- ORIENTAÇÃO A -
Passe para o inglês esta frase do boletim Alerta: "O Núcleo foi criado e é mantido pelo Grupo Gestor do Repositório Institucional da Universidade Federal da Bahia (RI/UFBA)."
- ORIENTAÇÃO B -
Mude a palavra "seção" para "coluna" no trecho do boletim Alerta que começa em "N.157 | 8 de" e segue até "UFBA. Boa leitura!", e escreva o trecho de novo com essa troca.
- ORIENTAÇÃO C -
Escreva o que vem depois no boletim Alerta, a partir de onde ele termina.

- TRECHO CITADO -
┄┄┄┄┄┄┄┄┄┄┄┄┄┄┄┄┄┄┄┄
N.157 | 8 de Setembro de 2015
Nova seção no Alerta
DIÁLOGOS POSSÍVEIS
Em busca do diálogo entre as Ciências
A seção Diálogos se destina a fomentar a interação entre pesquisadores/autores, de distintas áreas do conhecimento, que disponibilizam o conteúdo de sua produção no Repositório Institucional da UFBA. Boa leitura!
Alerta é uma publicação do Núcleo de Disseminação do Conhecimento (NDC) e destina-se a divulgar a produção acadêmica da UFBA registrada no seu Repositório Institucional. O Núcleo foi criado e é mantido pelo Grupo Gestor do Repositório Institucional da Universidade Federal da Bahia (RI/UFBA). Para mais informações e para acessar todas as edições do Alerta, visite: www.ndc.ufba.br.
┄┄┄┄┄┄┄┄┄┄┄┄┄┄┄┄┄┄┄┄
- ITENS DO CONJUNTO -
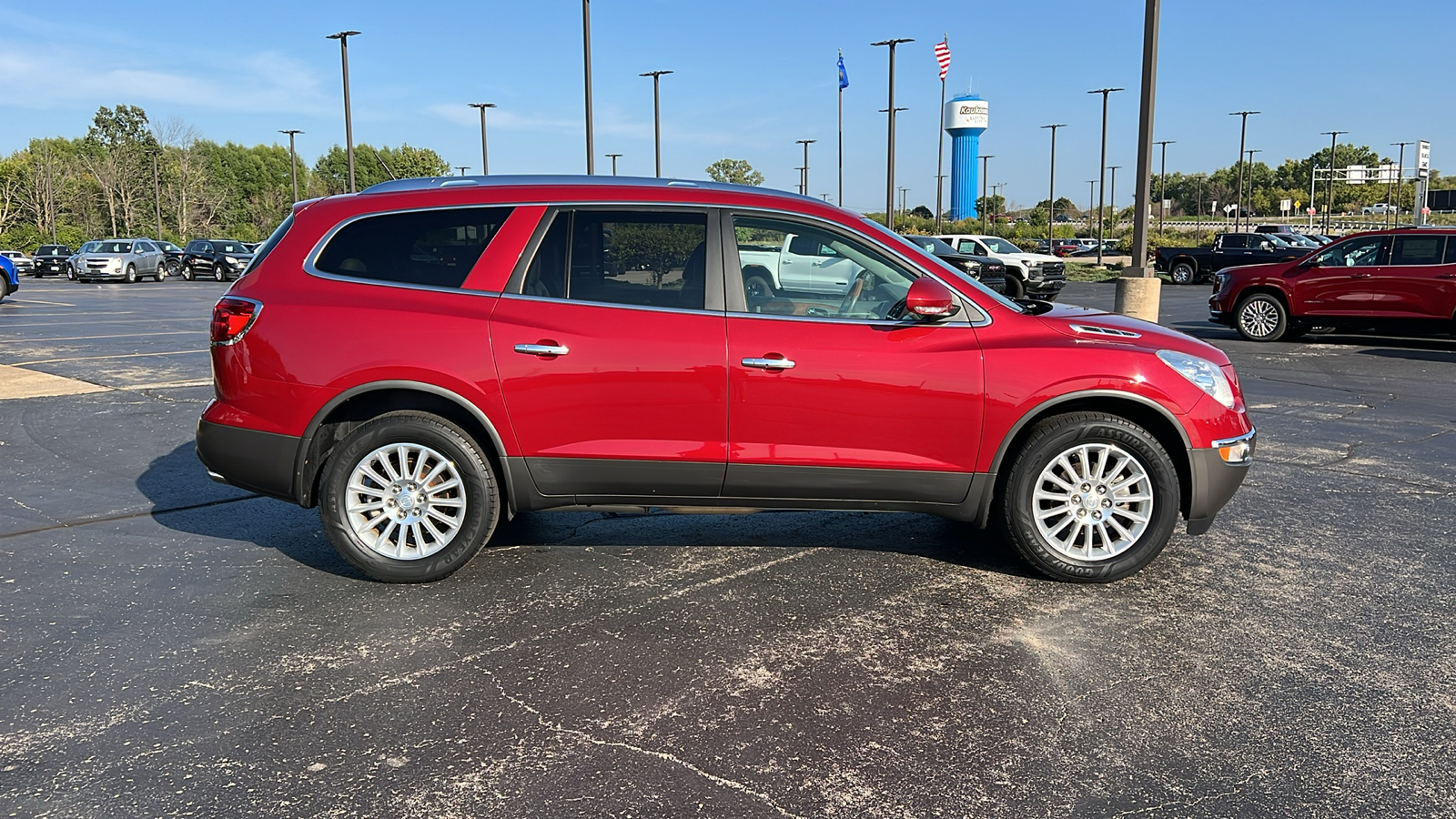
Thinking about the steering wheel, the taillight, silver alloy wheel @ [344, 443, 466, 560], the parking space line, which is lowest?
the parking space line

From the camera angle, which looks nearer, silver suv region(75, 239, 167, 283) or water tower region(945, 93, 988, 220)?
silver suv region(75, 239, 167, 283)

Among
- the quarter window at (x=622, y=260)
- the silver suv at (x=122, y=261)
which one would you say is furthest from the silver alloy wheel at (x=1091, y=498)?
the silver suv at (x=122, y=261)

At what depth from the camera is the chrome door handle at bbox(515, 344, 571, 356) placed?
4.87m

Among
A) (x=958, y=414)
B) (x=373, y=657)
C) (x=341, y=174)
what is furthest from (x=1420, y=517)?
(x=341, y=174)

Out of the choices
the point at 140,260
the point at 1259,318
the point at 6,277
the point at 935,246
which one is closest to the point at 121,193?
the point at 140,260

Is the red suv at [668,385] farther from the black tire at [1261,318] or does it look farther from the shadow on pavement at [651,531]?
the black tire at [1261,318]

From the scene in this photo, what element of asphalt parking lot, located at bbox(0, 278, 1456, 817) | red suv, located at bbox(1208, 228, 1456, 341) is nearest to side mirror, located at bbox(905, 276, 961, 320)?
asphalt parking lot, located at bbox(0, 278, 1456, 817)

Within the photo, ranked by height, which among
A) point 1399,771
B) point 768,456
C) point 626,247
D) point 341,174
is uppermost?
point 341,174

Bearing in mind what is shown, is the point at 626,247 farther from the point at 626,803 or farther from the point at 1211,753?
the point at 1211,753

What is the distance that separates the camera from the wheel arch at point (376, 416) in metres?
4.94

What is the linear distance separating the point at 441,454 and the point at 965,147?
326 feet

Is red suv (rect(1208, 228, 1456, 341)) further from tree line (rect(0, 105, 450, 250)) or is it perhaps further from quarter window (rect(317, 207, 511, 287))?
tree line (rect(0, 105, 450, 250))

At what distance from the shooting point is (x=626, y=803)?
3094 millimetres

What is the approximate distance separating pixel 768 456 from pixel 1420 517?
3972mm
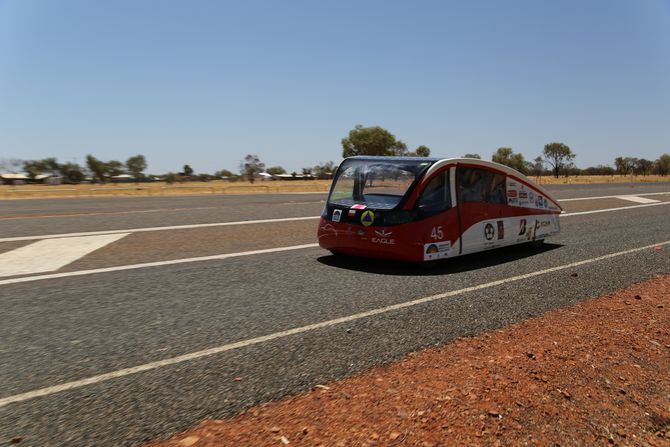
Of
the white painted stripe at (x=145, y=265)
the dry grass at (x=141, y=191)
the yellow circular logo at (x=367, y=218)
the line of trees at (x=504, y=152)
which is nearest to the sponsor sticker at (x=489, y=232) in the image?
the yellow circular logo at (x=367, y=218)

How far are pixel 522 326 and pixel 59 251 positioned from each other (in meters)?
8.36

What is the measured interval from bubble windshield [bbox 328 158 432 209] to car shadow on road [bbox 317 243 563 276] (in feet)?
3.47

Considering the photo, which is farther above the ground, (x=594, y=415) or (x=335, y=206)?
(x=335, y=206)

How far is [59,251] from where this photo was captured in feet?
27.4

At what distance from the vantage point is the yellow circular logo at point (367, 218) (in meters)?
6.89

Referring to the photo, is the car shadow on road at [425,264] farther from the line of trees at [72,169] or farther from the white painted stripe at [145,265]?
the line of trees at [72,169]

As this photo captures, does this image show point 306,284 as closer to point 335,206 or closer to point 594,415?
point 335,206

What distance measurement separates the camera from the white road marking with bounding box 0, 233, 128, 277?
22.6ft

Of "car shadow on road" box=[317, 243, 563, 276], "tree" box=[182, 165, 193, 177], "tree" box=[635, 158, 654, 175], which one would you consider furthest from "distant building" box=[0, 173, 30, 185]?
"tree" box=[635, 158, 654, 175]

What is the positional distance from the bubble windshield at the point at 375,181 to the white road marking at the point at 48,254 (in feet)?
16.0

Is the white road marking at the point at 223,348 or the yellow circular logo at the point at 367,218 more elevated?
the yellow circular logo at the point at 367,218

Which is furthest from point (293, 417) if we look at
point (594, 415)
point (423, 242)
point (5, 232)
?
point (5, 232)

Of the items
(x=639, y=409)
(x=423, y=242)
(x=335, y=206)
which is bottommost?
(x=639, y=409)

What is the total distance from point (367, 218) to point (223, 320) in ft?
10.3
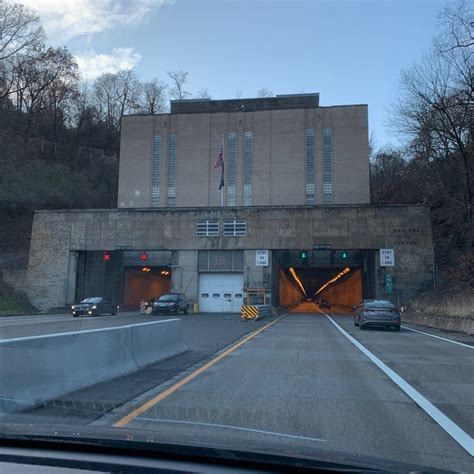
┄┄┄┄┄┄┄┄┄┄┄┄┄┄┄┄┄┄┄┄
- RESPOSTA FINAL A -
The Center was created and is maintained by the Management Group of the Institutional Repository of the Federal University of Bahia (RI/UFBA).

- RESPOSTA FINAL B -
N.157 | 8 de Setembro de 2015
Nova coluna no Alerta
DIÁLOGOS POSSÍVEIS
Em busca do diálogo entre as Ciências
A coluna Diálogos se destina a fomentar a interação entre pesquisadores/autores, de distintas áreas do conhecimento, que disponibilizam o conteúdo de sua produção no Repositório Institucional da UFBA. Boa leitura!

- RESPOSTA FINAL C -
Em virtude das dificuldades de "diálogo" nesse período de paralisação das atividades na UFBA, faremos uma retrospectiva dos primeiros DIÁLOGOS
DIÁLOGOS POSSÍVEIS
Em busca do diálogo entre as Ciências
O professor Paulo Costa Lima (PL) da Escola de Música da Universidade Federal da Bahia (UFBA) dialoga com a professora Paola Berenstein Jacques (PB) da Faculdade de Arquitetura da UFBA.
(PL) Corpo, Cultura e Cidade: Como se entrelaçam? Como convocam a presença do pesquisador?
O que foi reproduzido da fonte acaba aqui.